Excerpted passage
You might look at one of the variations on parsing that pyparsing
expressions can do.
The typical parser case is one which the parser handles all the input text.
It requires the most work because it has to handle everything in the input.
You can also write a pyparsing parser that only matches part of the input
file, and then scan or search for just those parts. I think this may be
suitable for your case. Look over the following code and see how
searchString and scanString return the matching lines, and how with
scanString (which returns a Python generator - if you're not familiar with
these, look it up), you can pull out the text between parses, since
scanString returns not only the matching text, but also the start and end
locations.
-- Paul
from pyparsing import *
line_of_words = OneOrMore(Word(alphas))
inputText = """\
sldjf lskjflsja lasdfljsdf owiuerowue ndf
122
1203 080182 0123 1023021 013802
02108
aslkjweoiur olsuaperu lsfiwuer kfdsldf
293749237
029 927397 2979 29793732974
9237
82739
sjfdhhwl oewr lwkejrlj wlehrnmb
34982 9392
"""

Problem statement
Repeat the passage of the pyparsing forum reply that begins with "You might look" and ends after "in the input.", swapping "input" for "source" each time it appears.

(Coordinate annotation records)
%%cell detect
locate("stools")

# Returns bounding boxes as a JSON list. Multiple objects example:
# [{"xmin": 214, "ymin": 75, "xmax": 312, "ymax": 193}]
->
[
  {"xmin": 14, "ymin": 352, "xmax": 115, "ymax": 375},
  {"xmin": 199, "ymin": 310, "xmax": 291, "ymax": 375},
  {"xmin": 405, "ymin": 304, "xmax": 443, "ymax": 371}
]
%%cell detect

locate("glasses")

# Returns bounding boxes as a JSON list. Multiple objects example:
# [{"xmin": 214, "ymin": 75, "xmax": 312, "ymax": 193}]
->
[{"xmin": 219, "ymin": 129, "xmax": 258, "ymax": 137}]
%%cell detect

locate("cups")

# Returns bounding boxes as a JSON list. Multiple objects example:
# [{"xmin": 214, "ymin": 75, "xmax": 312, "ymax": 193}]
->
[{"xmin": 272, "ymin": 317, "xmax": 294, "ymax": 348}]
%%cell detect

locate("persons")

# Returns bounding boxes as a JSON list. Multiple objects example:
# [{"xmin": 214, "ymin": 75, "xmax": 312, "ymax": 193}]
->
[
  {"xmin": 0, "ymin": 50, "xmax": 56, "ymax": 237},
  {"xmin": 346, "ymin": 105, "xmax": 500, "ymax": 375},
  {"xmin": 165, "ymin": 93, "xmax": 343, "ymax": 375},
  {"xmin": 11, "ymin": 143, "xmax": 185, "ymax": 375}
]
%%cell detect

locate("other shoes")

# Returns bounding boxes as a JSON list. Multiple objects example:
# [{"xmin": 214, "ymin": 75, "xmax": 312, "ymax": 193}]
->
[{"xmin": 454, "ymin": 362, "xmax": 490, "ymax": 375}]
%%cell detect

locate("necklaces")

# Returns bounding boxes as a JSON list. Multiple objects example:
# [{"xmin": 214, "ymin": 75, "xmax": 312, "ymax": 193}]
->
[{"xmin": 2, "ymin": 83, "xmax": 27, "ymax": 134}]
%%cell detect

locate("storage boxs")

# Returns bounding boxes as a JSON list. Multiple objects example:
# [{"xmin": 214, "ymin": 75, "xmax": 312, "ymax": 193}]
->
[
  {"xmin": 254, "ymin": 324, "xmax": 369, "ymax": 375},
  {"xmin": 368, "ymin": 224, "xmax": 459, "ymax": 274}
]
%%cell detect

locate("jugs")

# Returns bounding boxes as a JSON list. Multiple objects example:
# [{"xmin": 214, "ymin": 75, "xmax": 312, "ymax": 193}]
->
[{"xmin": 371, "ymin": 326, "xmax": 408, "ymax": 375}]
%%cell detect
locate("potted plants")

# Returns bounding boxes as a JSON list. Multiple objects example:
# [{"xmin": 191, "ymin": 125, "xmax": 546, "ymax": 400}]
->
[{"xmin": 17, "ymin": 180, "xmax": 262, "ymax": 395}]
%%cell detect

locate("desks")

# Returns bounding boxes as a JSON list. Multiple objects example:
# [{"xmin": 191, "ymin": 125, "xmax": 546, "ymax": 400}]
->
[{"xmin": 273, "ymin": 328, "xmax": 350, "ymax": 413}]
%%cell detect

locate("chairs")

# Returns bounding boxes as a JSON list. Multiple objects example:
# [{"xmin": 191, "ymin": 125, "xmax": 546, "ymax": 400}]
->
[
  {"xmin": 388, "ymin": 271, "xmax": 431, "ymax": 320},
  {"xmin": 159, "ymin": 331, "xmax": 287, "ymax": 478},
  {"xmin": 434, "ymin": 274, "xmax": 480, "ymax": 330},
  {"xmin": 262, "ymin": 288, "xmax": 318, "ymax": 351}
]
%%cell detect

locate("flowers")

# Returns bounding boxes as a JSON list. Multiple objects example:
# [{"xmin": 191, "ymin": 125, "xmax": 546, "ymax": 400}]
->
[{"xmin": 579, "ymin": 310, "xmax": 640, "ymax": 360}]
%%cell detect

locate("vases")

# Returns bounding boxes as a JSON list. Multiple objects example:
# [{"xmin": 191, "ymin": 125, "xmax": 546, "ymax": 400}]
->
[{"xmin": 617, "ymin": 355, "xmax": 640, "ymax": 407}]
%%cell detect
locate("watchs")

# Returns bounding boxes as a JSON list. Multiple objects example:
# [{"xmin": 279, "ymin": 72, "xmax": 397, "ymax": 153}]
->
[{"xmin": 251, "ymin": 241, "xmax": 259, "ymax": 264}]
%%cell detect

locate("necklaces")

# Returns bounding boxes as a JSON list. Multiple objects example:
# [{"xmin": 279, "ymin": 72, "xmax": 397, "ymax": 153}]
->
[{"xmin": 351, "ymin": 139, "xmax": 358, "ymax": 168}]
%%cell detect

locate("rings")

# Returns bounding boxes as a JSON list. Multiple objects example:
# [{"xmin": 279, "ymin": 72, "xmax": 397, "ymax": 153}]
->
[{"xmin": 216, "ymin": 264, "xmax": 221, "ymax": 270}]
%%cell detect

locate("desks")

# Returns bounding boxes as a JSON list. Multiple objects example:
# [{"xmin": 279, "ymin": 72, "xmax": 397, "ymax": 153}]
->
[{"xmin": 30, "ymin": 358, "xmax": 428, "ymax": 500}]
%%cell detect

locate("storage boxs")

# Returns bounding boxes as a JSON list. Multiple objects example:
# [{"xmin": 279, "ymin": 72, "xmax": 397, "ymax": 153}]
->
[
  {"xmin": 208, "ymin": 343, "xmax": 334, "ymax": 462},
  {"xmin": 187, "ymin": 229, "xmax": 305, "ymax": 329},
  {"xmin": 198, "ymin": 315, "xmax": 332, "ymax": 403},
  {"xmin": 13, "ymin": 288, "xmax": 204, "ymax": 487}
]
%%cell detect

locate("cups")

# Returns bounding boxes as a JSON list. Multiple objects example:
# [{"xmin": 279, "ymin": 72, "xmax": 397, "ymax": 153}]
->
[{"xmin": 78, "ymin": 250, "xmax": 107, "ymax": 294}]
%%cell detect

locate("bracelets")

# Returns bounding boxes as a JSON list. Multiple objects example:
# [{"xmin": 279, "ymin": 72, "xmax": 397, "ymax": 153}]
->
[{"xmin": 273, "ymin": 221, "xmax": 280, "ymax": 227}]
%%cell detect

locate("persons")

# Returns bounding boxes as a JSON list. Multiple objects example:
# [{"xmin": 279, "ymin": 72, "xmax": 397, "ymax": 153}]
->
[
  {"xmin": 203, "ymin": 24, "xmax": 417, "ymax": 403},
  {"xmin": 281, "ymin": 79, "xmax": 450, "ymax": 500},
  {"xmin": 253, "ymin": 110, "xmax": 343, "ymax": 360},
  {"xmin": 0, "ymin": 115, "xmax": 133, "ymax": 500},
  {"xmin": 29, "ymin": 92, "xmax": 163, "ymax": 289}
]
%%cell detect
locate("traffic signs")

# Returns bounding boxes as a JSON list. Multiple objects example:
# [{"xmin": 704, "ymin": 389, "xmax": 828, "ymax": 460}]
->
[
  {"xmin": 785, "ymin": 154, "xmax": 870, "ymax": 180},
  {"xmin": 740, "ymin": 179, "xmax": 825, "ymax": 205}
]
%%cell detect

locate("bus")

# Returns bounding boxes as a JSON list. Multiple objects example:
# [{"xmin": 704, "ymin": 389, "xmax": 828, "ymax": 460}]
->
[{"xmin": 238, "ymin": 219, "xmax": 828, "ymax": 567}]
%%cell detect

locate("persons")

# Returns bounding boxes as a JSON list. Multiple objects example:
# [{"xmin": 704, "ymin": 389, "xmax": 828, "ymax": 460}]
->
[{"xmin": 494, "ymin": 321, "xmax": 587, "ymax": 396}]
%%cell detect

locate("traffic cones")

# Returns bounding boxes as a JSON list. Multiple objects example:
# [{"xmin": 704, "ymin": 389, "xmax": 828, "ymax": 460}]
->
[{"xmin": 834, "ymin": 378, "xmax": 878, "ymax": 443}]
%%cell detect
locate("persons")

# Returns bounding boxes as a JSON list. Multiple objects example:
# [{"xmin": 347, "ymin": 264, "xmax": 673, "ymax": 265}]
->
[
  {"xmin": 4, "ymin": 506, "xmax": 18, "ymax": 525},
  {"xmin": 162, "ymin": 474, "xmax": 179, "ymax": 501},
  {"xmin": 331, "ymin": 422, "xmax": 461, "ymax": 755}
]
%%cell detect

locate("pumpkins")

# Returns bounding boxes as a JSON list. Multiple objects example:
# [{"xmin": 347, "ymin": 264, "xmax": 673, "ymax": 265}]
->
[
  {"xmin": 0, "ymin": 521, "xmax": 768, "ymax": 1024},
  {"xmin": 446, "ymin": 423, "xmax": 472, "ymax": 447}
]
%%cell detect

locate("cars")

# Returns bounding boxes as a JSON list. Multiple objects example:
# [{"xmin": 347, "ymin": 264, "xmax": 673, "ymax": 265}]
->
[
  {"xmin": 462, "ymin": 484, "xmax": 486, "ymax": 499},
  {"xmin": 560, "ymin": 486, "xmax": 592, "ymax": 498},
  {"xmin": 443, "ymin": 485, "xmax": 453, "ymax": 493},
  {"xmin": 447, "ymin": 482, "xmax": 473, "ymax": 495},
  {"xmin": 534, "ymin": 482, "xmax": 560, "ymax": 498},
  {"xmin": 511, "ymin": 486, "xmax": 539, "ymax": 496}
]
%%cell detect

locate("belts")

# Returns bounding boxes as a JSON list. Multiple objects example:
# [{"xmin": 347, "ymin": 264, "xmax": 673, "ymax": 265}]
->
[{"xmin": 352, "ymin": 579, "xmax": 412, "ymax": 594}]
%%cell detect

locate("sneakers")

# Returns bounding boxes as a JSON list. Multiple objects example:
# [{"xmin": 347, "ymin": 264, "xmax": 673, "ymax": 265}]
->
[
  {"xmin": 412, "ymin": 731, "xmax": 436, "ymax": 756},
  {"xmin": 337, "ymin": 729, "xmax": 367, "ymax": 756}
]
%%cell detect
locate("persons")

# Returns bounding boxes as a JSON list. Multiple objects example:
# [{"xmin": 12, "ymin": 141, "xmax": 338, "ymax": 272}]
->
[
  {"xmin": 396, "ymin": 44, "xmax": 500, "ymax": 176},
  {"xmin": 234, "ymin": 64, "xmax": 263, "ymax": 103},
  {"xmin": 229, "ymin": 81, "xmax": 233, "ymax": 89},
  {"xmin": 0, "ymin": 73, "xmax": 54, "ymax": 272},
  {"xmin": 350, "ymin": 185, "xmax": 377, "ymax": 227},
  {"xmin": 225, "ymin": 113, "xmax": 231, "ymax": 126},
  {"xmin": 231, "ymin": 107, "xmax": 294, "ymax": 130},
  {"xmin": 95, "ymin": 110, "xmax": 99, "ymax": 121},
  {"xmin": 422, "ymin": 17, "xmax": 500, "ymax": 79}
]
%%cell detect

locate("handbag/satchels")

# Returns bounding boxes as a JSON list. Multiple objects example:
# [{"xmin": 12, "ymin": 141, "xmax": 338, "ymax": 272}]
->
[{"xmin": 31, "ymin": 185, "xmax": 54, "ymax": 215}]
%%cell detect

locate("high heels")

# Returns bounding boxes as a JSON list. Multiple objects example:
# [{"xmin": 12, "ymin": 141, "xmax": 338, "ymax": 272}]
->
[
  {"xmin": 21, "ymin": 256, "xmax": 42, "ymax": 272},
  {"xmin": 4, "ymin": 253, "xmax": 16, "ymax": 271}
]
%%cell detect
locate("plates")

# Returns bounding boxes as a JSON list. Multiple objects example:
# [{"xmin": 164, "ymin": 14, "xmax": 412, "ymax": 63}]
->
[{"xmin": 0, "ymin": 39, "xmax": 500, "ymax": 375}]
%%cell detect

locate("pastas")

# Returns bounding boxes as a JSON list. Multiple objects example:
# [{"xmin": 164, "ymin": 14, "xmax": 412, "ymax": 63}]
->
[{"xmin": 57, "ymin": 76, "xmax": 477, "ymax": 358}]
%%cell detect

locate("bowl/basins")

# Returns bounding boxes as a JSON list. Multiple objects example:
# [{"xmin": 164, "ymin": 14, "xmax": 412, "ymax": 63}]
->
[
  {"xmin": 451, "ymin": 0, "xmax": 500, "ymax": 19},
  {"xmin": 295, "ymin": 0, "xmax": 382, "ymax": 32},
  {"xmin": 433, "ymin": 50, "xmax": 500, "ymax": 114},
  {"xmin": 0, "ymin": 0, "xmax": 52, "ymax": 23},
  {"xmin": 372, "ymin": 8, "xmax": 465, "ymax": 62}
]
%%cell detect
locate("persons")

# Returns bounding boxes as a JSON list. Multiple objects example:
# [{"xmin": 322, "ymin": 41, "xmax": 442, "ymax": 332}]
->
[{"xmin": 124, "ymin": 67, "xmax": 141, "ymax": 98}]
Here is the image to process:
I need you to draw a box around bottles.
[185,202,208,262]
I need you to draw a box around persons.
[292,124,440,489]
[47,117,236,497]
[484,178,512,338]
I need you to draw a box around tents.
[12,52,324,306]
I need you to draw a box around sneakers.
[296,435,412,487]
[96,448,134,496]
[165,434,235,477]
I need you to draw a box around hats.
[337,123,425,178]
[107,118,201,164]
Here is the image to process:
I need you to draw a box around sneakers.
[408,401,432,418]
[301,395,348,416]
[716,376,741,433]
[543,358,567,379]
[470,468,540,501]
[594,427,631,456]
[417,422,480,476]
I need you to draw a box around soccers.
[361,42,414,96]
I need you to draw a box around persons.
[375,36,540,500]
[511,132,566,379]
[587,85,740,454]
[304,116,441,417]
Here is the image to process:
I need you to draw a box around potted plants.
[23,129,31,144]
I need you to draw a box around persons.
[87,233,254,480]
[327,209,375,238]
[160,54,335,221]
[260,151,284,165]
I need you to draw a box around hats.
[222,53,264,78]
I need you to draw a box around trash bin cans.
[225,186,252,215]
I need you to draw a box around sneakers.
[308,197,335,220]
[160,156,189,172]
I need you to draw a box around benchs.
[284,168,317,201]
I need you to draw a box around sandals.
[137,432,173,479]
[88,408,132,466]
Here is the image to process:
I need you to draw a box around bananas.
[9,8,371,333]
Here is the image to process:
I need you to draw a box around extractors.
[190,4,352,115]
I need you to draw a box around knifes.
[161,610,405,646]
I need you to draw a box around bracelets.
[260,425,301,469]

Answer
You might look at one of the variations on parsing that pyparsing
expressions can do.
The typical parser case is one which the parser handles all the source text.
It requires the most work because it has to handle everything in the source.